** Instruction **
In the commentary on police violence, translate this sentence into Spanish: "If we did want to do something about the violence in our country today, where would we begin?"

As usual, I appreciate Petula Dvorak’s quick and thoughtful column on the craziness in this world. I noted one commenter in particular on this column who observed that “If she [the driver] had been a moose, or a bear, they would have used a tranquilizer dart.” Yep. We are so threatened by one another, these days, that we take each other out first, ask questions later, questions that are mostly unanswerable when the subject in question has been taken out of the equation, out of any possible conversation.
What is going on in our country? Our elected leaders can’t pass a budget, can’t resolve a conflict that is negatively impacting thousands, if not millions, of lives. But when the police “successfully” manage to work together to kill a woman in a car without first stopping her and assessing her in any way, this is celebrated. “Police said the incident showed the success of the huge security apparatus that Washington has built since the terrorist attacks of Sept. 11, 2001. ‘The security perimeters worked’ at both the White House and the Capitol, Lanier said. ‘They did exactly what they were supposed to do.'”
They did? This is exactly what was supposed to happen? America, I say, (recognizing that by that moniker I mean the United States of America, in a Ginsberg way, not all of North America, not Central or South America. I can speak only for this country, the one in which I was born, my parents were born, and my grandparents were born, including my 90-year-old grandmother who laments that this is a country she “used to be proud of.”) America: is this who we are, now? A country which refuses to pay our bills because we don’t want to have to provide health care to our citizens, a country which shoots people first and asks why they went “off-the-rails” later—when it’s long past too late to do anything about it, a country which imprisons people indefinitely who have never been convicted of anything (Guantanamo Bay, remember? Anyone?)?
How did we get to this point? Was it always this way, or has there truly been a shift in our country? Do people like me (thirtysomething, middle-class, white, overly-educated, engaged-citizen but busy-with-my-own-life) feel a sense of ownership of “our” country anymore, or do we mostly tune it out? If we did want to do something about the violence in our country today, where would we begin? If we wanted to create some space for healing, where do we begin? Where do we begin?
I have no idea what the police officer who shot the person who may indeed have been Miriam Carey is feeling tonight. But I wonder if he or she isn’t feeling some remorse. Was it really necessary to shoot-to-kill? Maybe that’s where we could all start: some remorse. Some wondering if there isn’t a better way. A better way than scoffing or sarcasm or throwing up our hands in disgust (yes, I too watched this week’s popular Jon Stewart clip critiquing the GOP Shutdown, and I laughed. But afterwards, honestly, I felt a little…bored. I mean, hasn’t Stewart been doing various versions of this same routine for years now? How long can we keep scoffing at each other and have it be entertaining?).

** Material supplied **
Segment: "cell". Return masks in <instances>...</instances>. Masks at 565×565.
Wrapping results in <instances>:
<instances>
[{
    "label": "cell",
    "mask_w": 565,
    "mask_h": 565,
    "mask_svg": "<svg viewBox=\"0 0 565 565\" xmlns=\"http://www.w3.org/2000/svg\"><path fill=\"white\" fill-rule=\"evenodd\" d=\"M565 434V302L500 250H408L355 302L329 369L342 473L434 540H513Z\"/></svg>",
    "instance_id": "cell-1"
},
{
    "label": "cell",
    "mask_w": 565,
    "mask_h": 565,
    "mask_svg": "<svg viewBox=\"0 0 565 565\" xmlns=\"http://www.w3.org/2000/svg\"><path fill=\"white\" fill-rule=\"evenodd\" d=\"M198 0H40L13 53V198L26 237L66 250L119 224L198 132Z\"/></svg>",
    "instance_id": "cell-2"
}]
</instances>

** Problem solution **
Si de verdad quisiéramos hacer algo respecto a la violencia en nuestro país hoy, ¿por dónde empezaríamos?